Records from a data collection:
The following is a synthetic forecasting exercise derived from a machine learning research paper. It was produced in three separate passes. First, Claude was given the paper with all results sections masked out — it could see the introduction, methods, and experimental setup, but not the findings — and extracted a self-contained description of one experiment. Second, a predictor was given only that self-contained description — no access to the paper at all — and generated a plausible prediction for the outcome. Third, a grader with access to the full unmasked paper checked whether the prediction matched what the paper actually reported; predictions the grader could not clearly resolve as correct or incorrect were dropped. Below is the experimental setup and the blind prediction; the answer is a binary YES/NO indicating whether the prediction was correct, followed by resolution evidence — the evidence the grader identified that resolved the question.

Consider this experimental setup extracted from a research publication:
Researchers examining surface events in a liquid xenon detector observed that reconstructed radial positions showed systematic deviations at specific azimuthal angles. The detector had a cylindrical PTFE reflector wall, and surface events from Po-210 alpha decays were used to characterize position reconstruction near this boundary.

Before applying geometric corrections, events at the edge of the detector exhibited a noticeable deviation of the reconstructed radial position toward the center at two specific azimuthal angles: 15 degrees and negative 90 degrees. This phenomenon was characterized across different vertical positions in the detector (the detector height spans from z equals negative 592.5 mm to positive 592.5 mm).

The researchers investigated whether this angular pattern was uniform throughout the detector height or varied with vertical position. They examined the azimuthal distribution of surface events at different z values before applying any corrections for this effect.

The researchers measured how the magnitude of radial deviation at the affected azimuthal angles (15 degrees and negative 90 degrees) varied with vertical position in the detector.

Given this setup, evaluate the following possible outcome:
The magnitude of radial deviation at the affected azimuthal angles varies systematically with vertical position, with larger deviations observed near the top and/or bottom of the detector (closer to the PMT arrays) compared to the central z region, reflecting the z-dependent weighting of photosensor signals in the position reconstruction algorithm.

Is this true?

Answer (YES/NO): NO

### REQUIRED WORK
Starting at the line that contains "Before applying geometric", restate word for word every line through the last one in the records above. Return nothing else.

### RESULT BELOW
Before applying geometric corrections, events at the edge of the detector exhibited a noticeable deviation of the reconstructed radial position toward the center at two specific azimuthal angles: 15 degrees and negative 90 degrees. This phenomenon was characterized across different vertical positions in the detector (the detector height spans from z equals negative 592.5 mm to positive 592.5 mm).

The researchers investigated whether this angular pattern was uniform throughout the detector height or varied with vertical position. They examined the azimuthal distribution of surface events at different z values before applying any corrections for this effect.

The researchers measured how the magnitude of radial deviation at the affected azimuthal angles (15 degrees and negative 90 degrees) varied with vertical position in the detector.

Given this setup, evaluate the following possible outcome:
The magnitude of radial deviation at the affected azimuthal angles varies systematically with vertical position, with larger deviations observed near the top and/or bottom of the detector (closer to the PMT arrays) compared to the central z region, reflecting the z-dependent weighting of photosensor signals in the position reconstruction algorithm.

Is this true?

Answer (YES/NO): NO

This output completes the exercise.